◆ **Excerpt**:
The 13th International AIDS Conference, held in Africa in 2000, described an unreal and unimaginable ‘natural’ genocide of Africans. Reports estimated that approximately fifteen
million Africans have already died and that thirty-four million are HIV-infected, including 25 million in sub-Saharan Africa. In addition, it is estimated that HIV/AIDS will kill 67% of
teenagers in some African countries. It was found that women are twice as likely as men to become infected and it was predicted that over thirty million African children will become orphans by year 2010 with life expectancies dropping from 70 years to 30 in some countries.
An extremely high ratio of 1:3 adults (defined as being between the ages of 15 to 49) is said to be infected with Botswana being the hardest hit country having over 38 percent of its adult population infected (Guest).
While these numbers are staggeringly high, more alarming are claims by international health organizations such as the UNAIDS and WHO that declare that these estimates may in fact, be below the real and actual figures. Some (African) countries gather no data regarding HIV/AIDS prevalence while others may simply extrapolate national statistics from alternate sources of data such as surveys of HIV prevalence amongst pregnant women antenatal clinics.

◆ **To do**:
Translate this sentence from the text on HIV/AIDS in Africa into Spanish: "While these numbers are staggeringly high, more alarming are claims by international health organizations such as the UNAIDS and WHO that declare that these estimates may in fact, be below the real and actual figures."

(Spatial grounding data)
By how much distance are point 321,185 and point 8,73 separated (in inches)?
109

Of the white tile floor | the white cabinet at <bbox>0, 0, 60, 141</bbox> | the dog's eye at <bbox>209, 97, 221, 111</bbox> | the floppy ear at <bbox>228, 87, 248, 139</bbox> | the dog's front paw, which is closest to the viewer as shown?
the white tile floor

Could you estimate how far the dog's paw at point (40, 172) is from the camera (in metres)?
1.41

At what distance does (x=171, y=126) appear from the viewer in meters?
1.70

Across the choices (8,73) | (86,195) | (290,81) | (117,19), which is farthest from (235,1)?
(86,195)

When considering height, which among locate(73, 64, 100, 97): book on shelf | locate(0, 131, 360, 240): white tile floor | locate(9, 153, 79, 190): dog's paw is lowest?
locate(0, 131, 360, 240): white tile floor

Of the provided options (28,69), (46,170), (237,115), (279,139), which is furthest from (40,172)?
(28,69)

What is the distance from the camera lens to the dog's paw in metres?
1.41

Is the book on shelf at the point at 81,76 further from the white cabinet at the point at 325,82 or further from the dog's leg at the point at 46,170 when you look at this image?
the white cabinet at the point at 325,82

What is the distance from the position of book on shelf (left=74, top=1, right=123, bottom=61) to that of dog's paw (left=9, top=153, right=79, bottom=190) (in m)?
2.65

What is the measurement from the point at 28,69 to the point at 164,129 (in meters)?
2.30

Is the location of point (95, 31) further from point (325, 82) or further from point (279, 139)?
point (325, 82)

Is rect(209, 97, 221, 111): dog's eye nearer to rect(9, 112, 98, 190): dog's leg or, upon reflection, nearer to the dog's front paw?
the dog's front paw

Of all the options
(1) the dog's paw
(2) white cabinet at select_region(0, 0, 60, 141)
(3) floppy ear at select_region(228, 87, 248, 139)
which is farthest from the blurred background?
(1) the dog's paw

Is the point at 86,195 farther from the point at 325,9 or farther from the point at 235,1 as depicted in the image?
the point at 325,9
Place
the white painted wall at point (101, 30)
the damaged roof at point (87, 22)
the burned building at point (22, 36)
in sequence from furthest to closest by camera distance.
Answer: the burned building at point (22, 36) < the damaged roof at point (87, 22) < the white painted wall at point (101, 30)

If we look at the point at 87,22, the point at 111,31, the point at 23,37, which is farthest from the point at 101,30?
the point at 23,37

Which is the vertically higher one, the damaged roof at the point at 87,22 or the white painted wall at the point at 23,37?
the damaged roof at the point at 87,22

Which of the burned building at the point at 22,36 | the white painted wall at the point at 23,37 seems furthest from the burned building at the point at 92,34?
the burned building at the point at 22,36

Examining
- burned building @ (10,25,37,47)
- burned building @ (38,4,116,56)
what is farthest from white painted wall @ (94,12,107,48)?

---

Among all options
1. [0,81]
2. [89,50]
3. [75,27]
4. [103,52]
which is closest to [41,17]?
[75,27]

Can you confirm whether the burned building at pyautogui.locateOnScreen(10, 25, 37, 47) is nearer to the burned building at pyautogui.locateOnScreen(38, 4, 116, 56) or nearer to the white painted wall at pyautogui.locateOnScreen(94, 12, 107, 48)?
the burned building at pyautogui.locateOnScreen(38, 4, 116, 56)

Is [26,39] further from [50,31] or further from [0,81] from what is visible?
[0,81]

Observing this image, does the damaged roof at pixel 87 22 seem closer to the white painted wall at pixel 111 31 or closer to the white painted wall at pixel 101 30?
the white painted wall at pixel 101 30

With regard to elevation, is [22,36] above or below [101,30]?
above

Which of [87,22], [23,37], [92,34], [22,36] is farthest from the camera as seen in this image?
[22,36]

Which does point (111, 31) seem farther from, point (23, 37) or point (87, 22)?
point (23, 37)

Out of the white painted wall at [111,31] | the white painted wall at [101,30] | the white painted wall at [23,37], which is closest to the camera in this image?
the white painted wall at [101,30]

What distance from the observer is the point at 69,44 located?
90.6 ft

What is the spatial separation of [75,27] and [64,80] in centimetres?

◆ **Answer box**:
Si bien estas cifras son asombrosamente altas, más alarmantes son las afirmaciones de organizaciones internacionales de salud como ONUSIDA y la OMS, que declaran que estas estimaciones podrían, de hecho, estar por debajo de las cifras reales y efectivas.